As only certain environments use php-fpm, but others use Apache, this bug only occurs sometimes, which in general is pretty bad for debugging.
Proposed resolution
Current:
Batch is the only subsystem in Drupal core to rely on shutdown functions. It does this in case there are fatal errors during batch processing so that it can show error messages, which is not the default case.
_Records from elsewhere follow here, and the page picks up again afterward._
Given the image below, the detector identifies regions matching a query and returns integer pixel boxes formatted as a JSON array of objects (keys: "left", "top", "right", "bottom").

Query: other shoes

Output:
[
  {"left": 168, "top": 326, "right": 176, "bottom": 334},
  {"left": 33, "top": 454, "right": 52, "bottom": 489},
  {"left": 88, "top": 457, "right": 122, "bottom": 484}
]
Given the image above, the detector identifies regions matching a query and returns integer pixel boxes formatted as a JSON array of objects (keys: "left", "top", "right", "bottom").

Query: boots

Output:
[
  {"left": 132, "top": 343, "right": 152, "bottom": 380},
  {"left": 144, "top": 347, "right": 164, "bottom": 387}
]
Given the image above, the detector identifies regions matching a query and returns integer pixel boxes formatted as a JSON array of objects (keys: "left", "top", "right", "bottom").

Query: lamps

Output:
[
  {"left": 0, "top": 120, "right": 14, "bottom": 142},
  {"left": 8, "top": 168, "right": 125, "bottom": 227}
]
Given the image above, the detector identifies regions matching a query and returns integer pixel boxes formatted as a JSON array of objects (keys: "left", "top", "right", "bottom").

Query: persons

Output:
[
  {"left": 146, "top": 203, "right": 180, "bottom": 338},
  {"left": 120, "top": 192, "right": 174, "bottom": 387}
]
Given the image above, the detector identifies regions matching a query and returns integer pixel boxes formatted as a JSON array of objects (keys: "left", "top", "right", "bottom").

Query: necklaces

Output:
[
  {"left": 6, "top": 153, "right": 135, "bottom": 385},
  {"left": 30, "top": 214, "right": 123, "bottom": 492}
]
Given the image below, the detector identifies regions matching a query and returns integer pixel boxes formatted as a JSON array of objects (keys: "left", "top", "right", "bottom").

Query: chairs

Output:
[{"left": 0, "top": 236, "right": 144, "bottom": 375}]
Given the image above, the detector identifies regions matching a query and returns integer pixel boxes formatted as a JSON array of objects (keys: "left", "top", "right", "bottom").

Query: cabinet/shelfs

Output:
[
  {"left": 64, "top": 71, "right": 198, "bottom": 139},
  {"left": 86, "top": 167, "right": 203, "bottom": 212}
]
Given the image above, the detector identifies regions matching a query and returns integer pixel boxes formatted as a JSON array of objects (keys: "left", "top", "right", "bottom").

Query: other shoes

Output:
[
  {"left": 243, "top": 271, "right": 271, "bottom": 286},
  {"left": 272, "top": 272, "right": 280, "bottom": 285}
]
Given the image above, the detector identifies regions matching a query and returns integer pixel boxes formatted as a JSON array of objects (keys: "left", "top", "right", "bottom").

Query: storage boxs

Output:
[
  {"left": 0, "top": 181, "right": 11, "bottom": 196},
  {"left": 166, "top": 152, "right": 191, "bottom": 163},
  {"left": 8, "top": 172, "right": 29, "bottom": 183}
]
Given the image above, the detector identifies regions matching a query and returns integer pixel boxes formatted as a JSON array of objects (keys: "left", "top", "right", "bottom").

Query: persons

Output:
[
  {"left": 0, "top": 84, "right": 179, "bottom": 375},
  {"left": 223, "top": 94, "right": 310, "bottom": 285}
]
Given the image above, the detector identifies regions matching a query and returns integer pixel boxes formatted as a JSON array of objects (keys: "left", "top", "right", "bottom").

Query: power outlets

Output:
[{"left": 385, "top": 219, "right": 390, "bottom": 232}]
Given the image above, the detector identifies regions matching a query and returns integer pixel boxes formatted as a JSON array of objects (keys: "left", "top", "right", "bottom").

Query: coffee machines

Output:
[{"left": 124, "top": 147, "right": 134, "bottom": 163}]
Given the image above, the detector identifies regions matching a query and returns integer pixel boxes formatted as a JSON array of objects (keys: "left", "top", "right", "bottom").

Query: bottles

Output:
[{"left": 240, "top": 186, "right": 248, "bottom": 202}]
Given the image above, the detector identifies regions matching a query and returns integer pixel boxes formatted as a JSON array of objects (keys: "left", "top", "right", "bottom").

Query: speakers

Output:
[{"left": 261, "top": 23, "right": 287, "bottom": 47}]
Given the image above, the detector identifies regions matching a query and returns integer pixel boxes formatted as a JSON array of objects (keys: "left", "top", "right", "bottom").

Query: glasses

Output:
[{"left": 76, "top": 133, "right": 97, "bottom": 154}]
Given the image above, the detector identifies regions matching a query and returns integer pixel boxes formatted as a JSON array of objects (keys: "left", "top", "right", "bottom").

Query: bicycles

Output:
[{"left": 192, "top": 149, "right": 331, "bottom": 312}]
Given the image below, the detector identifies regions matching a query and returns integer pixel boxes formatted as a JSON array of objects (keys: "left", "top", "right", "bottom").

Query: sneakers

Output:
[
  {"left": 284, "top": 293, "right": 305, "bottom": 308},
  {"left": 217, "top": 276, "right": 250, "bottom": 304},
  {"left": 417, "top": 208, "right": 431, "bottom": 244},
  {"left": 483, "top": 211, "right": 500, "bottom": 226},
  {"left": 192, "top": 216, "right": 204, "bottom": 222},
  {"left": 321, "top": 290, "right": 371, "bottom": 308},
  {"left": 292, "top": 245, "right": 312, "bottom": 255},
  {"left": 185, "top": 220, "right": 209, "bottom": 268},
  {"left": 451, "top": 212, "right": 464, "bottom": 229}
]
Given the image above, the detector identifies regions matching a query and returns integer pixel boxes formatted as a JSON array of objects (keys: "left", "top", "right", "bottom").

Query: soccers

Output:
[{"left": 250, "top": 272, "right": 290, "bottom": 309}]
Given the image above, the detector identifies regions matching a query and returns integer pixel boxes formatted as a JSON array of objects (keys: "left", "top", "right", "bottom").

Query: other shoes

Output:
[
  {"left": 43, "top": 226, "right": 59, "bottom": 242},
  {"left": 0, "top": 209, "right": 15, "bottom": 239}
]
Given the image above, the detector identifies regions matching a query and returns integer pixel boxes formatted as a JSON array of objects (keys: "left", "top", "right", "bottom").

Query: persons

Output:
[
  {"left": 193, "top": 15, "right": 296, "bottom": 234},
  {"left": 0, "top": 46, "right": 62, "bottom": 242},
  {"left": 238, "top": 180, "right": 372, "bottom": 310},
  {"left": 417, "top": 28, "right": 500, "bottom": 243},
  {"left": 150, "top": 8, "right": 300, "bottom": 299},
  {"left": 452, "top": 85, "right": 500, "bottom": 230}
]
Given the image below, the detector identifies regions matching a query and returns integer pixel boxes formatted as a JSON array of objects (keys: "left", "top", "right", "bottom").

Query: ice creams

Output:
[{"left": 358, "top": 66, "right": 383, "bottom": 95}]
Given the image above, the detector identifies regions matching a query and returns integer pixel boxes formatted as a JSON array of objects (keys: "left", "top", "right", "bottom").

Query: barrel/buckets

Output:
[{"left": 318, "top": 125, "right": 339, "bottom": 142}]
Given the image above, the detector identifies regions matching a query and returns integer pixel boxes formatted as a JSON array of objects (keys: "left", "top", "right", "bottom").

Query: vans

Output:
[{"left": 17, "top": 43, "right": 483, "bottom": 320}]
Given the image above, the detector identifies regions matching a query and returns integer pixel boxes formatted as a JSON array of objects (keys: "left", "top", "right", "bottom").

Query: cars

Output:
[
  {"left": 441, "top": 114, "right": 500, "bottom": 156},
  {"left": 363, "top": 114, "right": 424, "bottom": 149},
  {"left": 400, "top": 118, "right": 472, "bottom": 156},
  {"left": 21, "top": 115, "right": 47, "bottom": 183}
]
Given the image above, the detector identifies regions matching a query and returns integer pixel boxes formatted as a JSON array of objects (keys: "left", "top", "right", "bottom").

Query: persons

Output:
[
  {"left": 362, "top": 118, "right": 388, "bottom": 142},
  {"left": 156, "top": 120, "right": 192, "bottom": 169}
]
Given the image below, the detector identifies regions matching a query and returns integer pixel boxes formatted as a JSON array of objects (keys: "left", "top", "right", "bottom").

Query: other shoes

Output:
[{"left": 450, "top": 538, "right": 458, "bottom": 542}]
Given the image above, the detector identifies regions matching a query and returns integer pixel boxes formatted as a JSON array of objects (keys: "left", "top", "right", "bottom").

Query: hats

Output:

Therefore we can avoid relying on the shutdown function for normal batch operation.
- Create a service to register shutdown functions, which runs after sending the response, but before shutting the connection down.
- Convert batchs usage of register_shutdown_function to this new service
Another possibility would be to:
- Override send() in our local inheritance of Response.php (HtmlResponse, CacheableResponse, JSONResponse, etc.)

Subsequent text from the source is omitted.